Non-combatant civilians even if used as human shields are entitled to protection, experts say.
Marc Weller, chair of international law and international constitutional studies at the University of Cambridge, said that if 1,000 people were sheltering at a site that was proven to hide a Hamas presence, Israel would have to send soldiers in to only hit the enemy assets (principle of distinction). If it instead opted to bomb the compound from the air, it must be able to prove the existence of enemy assets and to argue that the “incidental” loss of life was proportionate to the military advantage gained (principle of proportionality).
Issuing an evacuation order to 1.1 million people and then considering an entire population as a legitimate target also contravenes the same principles. “Knocking on a building [to ask its residents to evacuate] may be reasonable, but telling a million people that they all have to get out because you are bombing everything is unreasonable,” the Cambridge professor told Al Jazeera.
“Israel cannot discharge its obligation of distinction by wishing the civilians away. This places the burden of protection on victims, rather than attackers.”
Can Israel legally strike a hospital if it is used to shield a military target?
Hospitals are protected under humanitarian law, but this status can be lost if their premises are used for military purposes.
“The law says hospitals are protected but immediately adds a series of exceptions where it is allowed to bomb hospitals,” Gordon said. “Israel knows what these exceptions are and frames the hospital as being a site where those exceptions apply.”
Gordon and co-author Nicola Perugini coined the phrase “medical lawfare” to describe “the idea of framing hospitals as carrying out a mission that is outside their humanitarian duty to justify strikes against them”.
This is a strategy “repeatedly deployed by the Israeli military and government to legitimise attacks on life-sustaining and saving infrastructure and shift the blame onto the Palestinians themselves,” Gordon said.
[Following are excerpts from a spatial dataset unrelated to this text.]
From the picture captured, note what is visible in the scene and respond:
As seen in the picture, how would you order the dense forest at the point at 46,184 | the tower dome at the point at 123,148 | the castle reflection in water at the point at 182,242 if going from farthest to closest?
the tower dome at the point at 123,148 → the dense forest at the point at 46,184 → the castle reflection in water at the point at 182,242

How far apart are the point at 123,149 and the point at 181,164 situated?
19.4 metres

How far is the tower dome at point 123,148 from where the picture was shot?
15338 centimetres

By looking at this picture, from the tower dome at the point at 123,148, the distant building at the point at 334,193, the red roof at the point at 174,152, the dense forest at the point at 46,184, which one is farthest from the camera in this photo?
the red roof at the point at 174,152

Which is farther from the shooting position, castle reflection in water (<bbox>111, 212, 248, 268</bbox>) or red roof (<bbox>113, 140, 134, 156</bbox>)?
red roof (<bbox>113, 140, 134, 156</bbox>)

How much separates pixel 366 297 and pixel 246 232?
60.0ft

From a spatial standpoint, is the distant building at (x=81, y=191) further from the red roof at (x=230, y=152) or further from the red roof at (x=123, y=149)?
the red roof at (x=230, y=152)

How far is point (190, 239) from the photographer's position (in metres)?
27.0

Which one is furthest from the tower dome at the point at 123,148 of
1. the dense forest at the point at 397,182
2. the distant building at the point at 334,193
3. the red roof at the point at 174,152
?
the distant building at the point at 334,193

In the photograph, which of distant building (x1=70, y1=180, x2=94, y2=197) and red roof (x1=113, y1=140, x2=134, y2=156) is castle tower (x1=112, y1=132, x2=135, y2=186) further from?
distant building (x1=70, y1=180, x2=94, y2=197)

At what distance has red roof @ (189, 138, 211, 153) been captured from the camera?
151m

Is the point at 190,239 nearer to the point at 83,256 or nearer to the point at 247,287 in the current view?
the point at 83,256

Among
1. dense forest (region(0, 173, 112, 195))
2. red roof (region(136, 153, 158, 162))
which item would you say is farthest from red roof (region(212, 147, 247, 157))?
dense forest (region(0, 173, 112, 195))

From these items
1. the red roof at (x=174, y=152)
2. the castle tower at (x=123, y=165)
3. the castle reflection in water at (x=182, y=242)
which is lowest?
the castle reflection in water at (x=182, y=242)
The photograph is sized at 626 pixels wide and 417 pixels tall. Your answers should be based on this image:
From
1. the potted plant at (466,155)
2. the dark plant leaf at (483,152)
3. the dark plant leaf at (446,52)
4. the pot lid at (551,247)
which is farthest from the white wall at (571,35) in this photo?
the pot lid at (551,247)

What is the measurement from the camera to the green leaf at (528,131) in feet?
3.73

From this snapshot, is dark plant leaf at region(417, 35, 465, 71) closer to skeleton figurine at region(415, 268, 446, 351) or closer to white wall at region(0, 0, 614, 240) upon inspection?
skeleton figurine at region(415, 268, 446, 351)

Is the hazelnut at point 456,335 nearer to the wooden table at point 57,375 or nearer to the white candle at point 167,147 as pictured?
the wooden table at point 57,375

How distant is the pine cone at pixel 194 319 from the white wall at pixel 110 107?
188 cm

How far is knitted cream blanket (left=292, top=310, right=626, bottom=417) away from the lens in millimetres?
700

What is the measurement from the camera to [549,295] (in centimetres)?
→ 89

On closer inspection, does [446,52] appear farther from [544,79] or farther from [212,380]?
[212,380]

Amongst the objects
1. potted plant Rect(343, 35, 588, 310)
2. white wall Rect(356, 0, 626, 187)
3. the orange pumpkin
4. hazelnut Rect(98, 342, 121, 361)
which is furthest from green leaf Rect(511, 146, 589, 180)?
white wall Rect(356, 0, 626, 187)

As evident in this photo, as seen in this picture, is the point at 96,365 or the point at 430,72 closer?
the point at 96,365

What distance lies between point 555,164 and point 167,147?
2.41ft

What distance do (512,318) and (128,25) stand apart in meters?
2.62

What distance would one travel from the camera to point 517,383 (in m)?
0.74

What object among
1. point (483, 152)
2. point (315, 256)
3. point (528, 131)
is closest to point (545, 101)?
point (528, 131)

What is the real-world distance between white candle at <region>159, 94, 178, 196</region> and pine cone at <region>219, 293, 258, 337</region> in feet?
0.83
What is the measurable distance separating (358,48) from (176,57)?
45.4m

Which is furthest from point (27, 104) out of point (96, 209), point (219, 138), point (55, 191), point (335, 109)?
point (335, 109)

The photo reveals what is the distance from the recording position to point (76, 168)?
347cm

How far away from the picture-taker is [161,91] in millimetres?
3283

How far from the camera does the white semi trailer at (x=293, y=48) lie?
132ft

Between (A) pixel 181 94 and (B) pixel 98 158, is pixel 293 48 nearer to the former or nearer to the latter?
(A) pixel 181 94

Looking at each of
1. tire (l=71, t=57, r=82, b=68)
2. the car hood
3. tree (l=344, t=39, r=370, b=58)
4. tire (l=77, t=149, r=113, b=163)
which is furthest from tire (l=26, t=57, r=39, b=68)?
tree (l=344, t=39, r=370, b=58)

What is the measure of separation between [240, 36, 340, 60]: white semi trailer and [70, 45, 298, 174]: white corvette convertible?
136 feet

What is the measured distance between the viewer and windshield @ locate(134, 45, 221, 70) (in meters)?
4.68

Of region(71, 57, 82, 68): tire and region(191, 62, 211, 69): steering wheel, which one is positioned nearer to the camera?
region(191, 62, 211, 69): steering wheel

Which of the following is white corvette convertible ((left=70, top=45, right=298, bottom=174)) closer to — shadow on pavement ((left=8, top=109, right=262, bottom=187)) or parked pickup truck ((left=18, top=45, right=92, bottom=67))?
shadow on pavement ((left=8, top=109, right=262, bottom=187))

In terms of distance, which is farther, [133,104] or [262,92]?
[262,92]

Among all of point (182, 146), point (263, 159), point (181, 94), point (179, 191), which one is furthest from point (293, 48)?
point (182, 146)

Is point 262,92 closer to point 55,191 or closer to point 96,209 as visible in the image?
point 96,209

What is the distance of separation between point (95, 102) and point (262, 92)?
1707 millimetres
In the case of Al-Shifa Hospital in Gaza City, Israel said it presented evidence in recent weeks that Hamas’s main command centre is located underneath the building, home to at least 5,000 patients and thousands more refugees.
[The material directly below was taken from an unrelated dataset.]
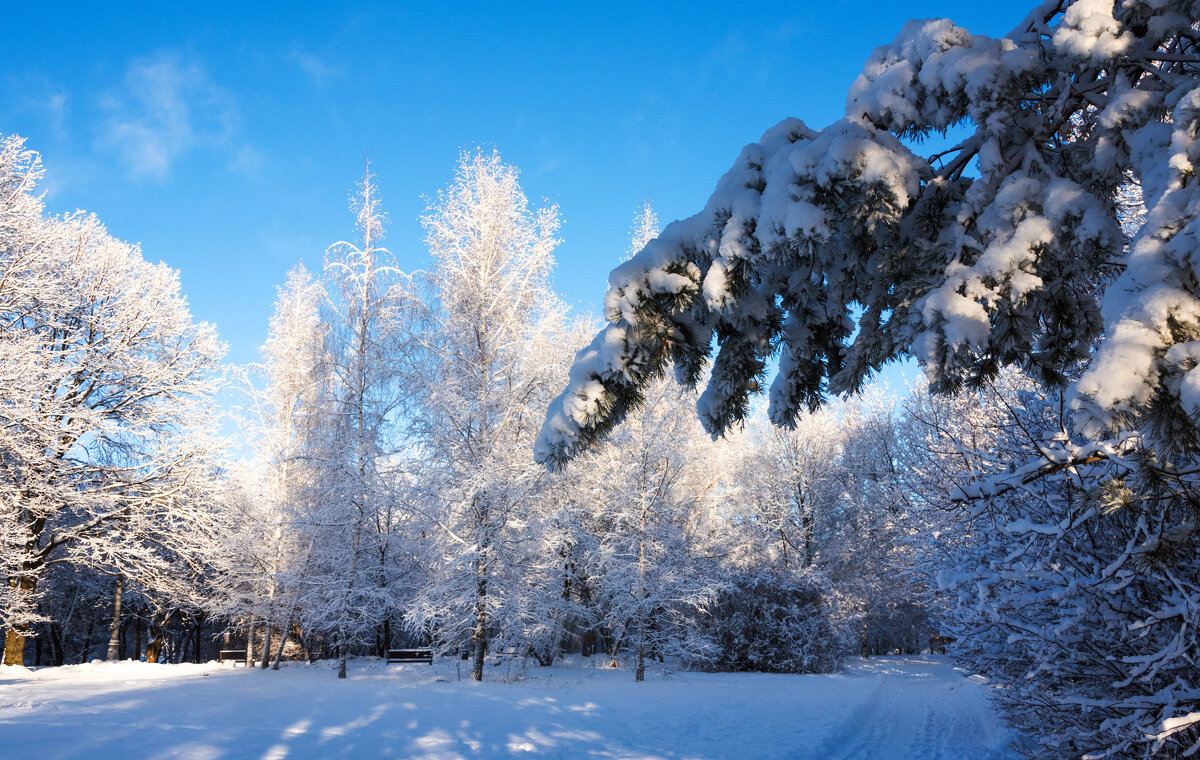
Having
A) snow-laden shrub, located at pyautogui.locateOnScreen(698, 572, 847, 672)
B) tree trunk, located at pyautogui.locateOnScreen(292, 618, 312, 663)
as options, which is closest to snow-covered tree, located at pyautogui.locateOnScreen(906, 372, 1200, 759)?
snow-laden shrub, located at pyautogui.locateOnScreen(698, 572, 847, 672)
Ezzat el-Reshiq, a Hamas official, denied allegations that the group was using the facility as a shield for its underground military. International observers including Norwegian doctor Mads Gilbert, who worked at the facility for 16 years, said they never encountered any indication of any military activity beneath the facility.
Weller, the Cambridge professor, noted that even if military activity were to be proven and the site therefore became liable to attack, patients and staff must be given the opportunity to evacuate.
“Once more, it doesn’t mean that all the civilians in it are removed from the protection of humanitarian law more generally. There would still have to be a calculation of proportionality in terms of civilian damage and military gain,” Weller said.
“The very fact that we have seen 44 [Israeli] soldiers killed in this conflict and almost 11,000 [Palestinian] civilians gives an indication that the calculation of proportionality in Gaza has left the bounds of reasonableness.”